**Texte fourni**
-*-*-
« Le pouvoir d'achat est la préoccupation numéro un des Français ». Lors de la conférence sociale organisée au Palais d'Iena le 16 octobre dernier, la secrétaire de la CFDT Marylise Léon sonnait l'alerte devant la Première ministre Elisabeth Borne entourée d'un parterre de ministres et syndicalistes. « Enfin, on parle salaire. Il était temps ! », poursuivait Sophie Binet, secrétaire générale de la CGT avant une journée d'âpres négociations. A l'issue de ces échanges marathon, la cheffe du gouvernement avait mis la pression aux patrons pour revaloriser les bas salaires. Mais les tensions sont loin d'être retombées.
L'inflation a certes marqué le pas en Europe et en France. Mais les prix dans l'alimentaire et l'énergie continuent de frapper de plein fouet un grand nombre de Français. Et le conflit au Proche-Orient entre le Hamas et Israël pourrait maintenir les prix du pétrole à un niveau élevé. Dans ce contexte, des économistes réunis dans les locaux de France Stratégie lors d'un séminaire ce mardi 21 novembre ont tiré la sonnette d'alarme. « A l'international, les salaires réels baissent (en tenant compte de l'inflation), malgré la croissance des salaires nominaux. La baisse des salaires réels concerne tous les pays de l'OCDE avec en moyenne un recul de 3,8% pour le premier trimestre 2023 », a déclaré Sandrine Cazes, économiste à l'OCDE. « En France, la baisse des salaires réels a été relativement modeste au deuxième trimestre en raison du bouclier tarifaire et de l'inflation relativement contenue [...] L'inflation affecte particulièrement les salariés au bas de l'échelle car ils ont peu de réserves d'épargne ».
-*-*-
**Lignes de données**
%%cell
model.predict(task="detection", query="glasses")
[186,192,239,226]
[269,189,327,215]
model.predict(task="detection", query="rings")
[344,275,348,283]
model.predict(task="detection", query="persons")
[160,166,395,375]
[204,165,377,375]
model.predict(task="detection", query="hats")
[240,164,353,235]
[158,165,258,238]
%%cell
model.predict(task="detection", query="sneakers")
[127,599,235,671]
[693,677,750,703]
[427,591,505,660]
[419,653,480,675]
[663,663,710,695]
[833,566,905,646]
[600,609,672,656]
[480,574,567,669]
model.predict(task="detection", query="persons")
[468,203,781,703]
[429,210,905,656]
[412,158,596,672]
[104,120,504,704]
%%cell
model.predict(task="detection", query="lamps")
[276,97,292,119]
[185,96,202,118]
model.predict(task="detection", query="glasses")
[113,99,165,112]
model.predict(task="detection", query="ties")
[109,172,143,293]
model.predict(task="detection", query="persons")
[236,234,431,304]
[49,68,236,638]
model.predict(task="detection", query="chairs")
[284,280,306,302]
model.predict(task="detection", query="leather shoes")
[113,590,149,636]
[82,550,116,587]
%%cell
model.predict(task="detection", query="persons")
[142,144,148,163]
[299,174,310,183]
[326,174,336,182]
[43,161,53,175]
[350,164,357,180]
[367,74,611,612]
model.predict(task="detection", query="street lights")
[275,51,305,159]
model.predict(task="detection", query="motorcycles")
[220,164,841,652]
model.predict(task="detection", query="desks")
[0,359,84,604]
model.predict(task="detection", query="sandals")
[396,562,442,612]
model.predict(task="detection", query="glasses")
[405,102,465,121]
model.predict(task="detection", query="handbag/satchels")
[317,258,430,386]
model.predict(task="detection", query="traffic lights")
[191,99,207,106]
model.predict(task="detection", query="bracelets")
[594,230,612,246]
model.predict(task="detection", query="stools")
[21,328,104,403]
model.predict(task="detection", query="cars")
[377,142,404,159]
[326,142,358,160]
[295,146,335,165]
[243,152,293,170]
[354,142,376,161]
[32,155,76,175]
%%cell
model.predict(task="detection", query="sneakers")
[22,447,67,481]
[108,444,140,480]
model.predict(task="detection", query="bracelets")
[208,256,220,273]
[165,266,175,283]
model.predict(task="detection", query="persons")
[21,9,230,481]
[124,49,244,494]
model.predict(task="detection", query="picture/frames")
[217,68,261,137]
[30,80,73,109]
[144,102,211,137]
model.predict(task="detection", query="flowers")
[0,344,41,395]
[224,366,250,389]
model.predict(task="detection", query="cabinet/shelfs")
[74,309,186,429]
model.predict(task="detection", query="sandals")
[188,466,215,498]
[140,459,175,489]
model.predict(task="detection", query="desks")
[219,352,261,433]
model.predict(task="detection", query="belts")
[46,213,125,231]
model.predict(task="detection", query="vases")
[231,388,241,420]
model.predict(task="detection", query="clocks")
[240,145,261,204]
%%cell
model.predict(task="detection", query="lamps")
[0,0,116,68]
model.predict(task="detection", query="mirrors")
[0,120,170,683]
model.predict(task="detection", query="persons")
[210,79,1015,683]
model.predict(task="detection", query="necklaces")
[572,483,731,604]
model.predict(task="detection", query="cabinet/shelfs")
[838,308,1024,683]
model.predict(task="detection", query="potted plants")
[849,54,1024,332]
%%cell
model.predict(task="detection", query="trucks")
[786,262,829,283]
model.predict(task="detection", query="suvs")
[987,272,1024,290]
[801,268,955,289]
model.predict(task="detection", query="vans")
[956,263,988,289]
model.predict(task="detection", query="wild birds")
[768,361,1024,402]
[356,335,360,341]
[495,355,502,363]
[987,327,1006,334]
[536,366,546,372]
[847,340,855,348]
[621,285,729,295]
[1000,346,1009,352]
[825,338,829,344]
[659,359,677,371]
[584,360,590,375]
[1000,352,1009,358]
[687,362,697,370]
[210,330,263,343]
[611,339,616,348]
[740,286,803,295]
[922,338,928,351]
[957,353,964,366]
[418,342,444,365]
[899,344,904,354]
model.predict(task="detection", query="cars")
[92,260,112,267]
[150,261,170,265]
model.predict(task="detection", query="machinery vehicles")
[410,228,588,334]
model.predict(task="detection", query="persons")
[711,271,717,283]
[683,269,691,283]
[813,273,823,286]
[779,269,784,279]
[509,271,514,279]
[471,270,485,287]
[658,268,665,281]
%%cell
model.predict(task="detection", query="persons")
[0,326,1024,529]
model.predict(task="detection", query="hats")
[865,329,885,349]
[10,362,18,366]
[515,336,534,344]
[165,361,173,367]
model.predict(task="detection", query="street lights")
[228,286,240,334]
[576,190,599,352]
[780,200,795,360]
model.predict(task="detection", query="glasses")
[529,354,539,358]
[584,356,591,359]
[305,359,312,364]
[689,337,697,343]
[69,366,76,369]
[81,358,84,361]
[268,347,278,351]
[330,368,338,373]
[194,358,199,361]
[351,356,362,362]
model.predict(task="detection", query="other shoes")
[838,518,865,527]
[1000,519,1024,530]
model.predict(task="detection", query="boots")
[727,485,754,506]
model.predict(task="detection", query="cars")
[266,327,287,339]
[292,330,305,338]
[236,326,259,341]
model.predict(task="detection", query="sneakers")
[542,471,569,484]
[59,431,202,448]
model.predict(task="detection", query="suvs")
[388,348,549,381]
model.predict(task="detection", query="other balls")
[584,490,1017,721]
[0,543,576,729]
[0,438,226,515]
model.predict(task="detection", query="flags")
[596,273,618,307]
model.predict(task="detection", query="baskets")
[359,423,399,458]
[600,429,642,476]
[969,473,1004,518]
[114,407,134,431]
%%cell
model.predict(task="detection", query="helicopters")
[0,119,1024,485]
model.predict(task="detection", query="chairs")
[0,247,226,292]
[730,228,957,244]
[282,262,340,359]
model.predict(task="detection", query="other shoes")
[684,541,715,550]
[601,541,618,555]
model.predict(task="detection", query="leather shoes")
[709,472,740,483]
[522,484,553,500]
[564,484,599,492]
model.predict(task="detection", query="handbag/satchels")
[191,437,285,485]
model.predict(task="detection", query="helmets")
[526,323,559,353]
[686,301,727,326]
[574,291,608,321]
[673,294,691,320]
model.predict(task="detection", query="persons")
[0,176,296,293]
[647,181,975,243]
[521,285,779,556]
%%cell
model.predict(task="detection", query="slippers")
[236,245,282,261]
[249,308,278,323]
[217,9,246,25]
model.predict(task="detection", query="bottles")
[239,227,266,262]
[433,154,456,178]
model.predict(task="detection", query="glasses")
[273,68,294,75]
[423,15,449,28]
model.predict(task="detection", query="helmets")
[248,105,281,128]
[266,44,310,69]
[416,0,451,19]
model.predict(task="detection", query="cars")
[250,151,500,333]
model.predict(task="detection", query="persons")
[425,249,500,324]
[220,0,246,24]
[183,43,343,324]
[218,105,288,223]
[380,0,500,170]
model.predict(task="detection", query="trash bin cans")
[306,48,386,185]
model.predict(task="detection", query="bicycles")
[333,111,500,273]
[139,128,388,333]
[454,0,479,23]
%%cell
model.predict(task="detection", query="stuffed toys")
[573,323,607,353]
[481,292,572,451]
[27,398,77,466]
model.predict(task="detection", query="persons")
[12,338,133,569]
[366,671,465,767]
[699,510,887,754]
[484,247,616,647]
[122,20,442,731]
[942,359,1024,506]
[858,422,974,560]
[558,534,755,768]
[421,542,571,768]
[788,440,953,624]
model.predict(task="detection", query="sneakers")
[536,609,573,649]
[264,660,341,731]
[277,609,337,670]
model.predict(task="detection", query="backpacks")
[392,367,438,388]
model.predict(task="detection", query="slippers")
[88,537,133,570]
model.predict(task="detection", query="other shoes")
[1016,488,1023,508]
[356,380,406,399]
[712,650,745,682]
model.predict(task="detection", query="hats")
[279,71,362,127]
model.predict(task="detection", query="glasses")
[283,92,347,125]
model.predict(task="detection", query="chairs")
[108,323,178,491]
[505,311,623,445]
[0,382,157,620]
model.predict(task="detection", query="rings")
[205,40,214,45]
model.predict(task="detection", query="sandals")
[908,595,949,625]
-*-*-
**Consignes à suivre**
- a) Pour chacune des affirmations suivantes, indiquez par oui ou non si elle concorde avec le texte sur les salaires et l'inflation, et citez les mots du texte qui tranchent. (i) La conférence sociale s'est tenue au Palais d'Iena le 16 octobre. (ii) D'après Sandrine Cazes, les salaires réels ont reculé en moyenne de 3,8 % dans les pays de l'OCDE au deuxième trimestre 2023. (iii) Le séminaire réunissant des économistes chez France Stratégie a eu lieu un mardi 21 novembre.
- b) Relevez toutes les personnes désignées par leur nom dans le texte sur les salaires et l'inflation.
- c) Donnez, s'il vous plaît, la suite du texte sur les salaires et l'inflation, à partir de l'endroit où il s'arrête.

**En réponse**
- a)
(i) Oui : « Lors de la conférence sociale organisée au Palais d'Iena le 16 octobre dernier ».
(ii) Non : « avec en moyenne un recul de 3,8% pour le premier trimestre 2023 ».
(iii) Oui : « lors d'un séminaire ce mardi 21 novembre ».

- b) Marylise Léon, Elisabeth Borne, Sophie Binet, Sandrine Cazes

- c)
La question cruciale des branches non conformes
Ces derniers mois, de nombreuses branches ont affiché des minima inférieurs au SMIC en France. Etant donné que le Smic augmente plus vite (avec l'inflation, sur laquelle il est indexé) que le reste des salaires, certains minima de branches sont rattrapés, générant un « tassement » des salaires. « Le SMIC fixe un salaire plancher national et sa revalorisation est indexée sur l'inflation. Lorsque le SMIC se retrouve au dessus de plusieurs minimas de branche, on parle de non conformité des branches », a rappelé Erwan Gautier, économiste à la Banque de France.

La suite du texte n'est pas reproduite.